--- Exercise requirements ---
According to the Mon Rivera article, what sound did Efraín Rivera Castillo introduce to Afro-Rican orchestra music?

- Born: May 25, 1925 Mayagüez, Puerto Rico
- Died: March 12, 1978 (aged 53) New York City, NY U.S.
- Occupations: Musician, Baseball Player

= Mon Rivera =

Puerto Rican band leader (1899–1978)

Mon Rivera is the common name given to two distinct Puerto Rican musicians (both born in Mayagüez), namely Ramon Rivera Alers (originally nicknamed "Don Mon", or Mon The Elder) and his oldest son, Efraín Rivera Castillo (May 25, 1925 – March 12, 1978), (referred to early in his career as "Moncito", or Little Mon, and later known by his father's moniker). This article refers mainly to Efraín Rivera Castillo, a popular band leader known in salsa, plena and Latin jazz circles.

Efraín was specifically known for salsa and a Puerto Rican style called plena. He is credited for a fast humorous style and for introducing the sound of an all-trombone brass section to Afro-Rican orchestra music.

Three of Efraín's brothers were also musicians. Efraín's son is the percussionist, Javier Rivera.

==Don Mon==
Don Mon was born in Rio Cañas Arriba, a barrio in the outskirts of the city and municipality of Mayagüez, Puerto Rico, close to the place Eugenio María de Hostos was born) in 1899. He lived in the working class Barcelona barrio of the city proper. He was a janitor and handyman at the nearby University of Puerto Rico - Mayagüez for more than 40 years, and was well loved by the campus community. Known as "'Rate" by his closest friends, Don Mon gained a strong reputation as a composer of plenas, a musical genre considered the "musical newspaper of the barrio". He assembled impromptu plena jams in the neighborhood, which were so widely known that they were preserved for posterity in the documentary film (1956) by Amilcar Tirado (Don Mon appears at the last segment, improvising lyrics). At the time, don Mon was illiterate and had no formal musical training.

--- Data provided ---
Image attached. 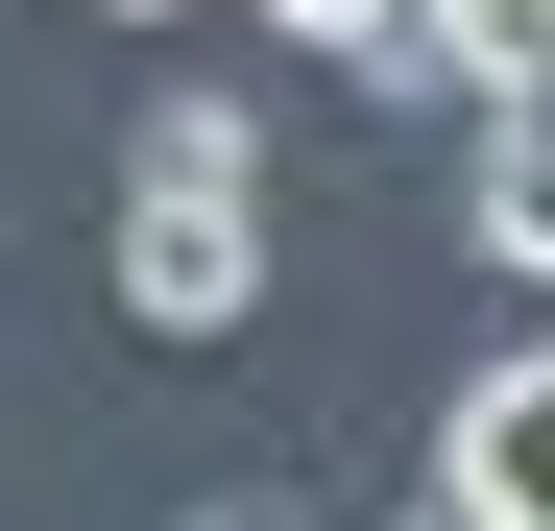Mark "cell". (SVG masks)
<instances>
[{"instance_id": "6da1fadb", "label": "cell", "mask_w": 555, "mask_h": 531, "mask_svg": "<svg viewBox=\"0 0 555 531\" xmlns=\"http://www.w3.org/2000/svg\"><path fill=\"white\" fill-rule=\"evenodd\" d=\"M242 314H266V121L145 98V145H121V338H242Z\"/></svg>"}, {"instance_id": "7a4b0ae2", "label": "cell", "mask_w": 555, "mask_h": 531, "mask_svg": "<svg viewBox=\"0 0 555 531\" xmlns=\"http://www.w3.org/2000/svg\"><path fill=\"white\" fill-rule=\"evenodd\" d=\"M435 483H459V507H507V531H555V338H507V363L435 411Z\"/></svg>"}, {"instance_id": "3957f363", "label": "cell", "mask_w": 555, "mask_h": 531, "mask_svg": "<svg viewBox=\"0 0 555 531\" xmlns=\"http://www.w3.org/2000/svg\"><path fill=\"white\" fill-rule=\"evenodd\" d=\"M483 242L555 266V73H507V98H483Z\"/></svg>"}, {"instance_id": "277c9868", "label": "cell", "mask_w": 555, "mask_h": 531, "mask_svg": "<svg viewBox=\"0 0 555 531\" xmlns=\"http://www.w3.org/2000/svg\"><path fill=\"white\" fill-rule=\"evenodd\" d=\"M266 25H291V49H338V73H362V49H387V0H266Z\"/></svg>"}, {"instance_id": "5b68a950", "label": "cell", "mask_w": 555, "mask_h": 531, "mask_svg": "<svg viewBox=\"0 0 555 531\" xmlns=\"http://www.w3.org/2000/svg\"><path fill=\"white\" fill-rule=\"evenodd\" d=\"M194 531H291V507H266V483H218V507H194Z\"/></svg>"}, {"instance_id": "8992f818", "label": "cell", "mask_w": 555, "mask_h": 531, "mask_svg": "<svg viewBox=\"0 0 555 531\" xmlns=\"http://www.w3.org/2000/svg\"><path fill=\"white\" fill-rule=\"evenodd\" d=\"M411 531H507V507H459V483H435V507H411Z\"/></svg>"}, {"instance_id": "52a82bcc", "label": "cell", "mask_w": 555, "mask_h": 531, "mask_svg": "<svg viewBox=\"0 0 555 531\" xmlns=\"http://www.w3.org/2000/svg\"><path fill=\"white\" fill-rule=\"evenodd\" d=\"M121 25H169V0H121Z\"/></svg>"}]
</instances>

--- Reply ---
He introduced the sound of an all-trombone brass section.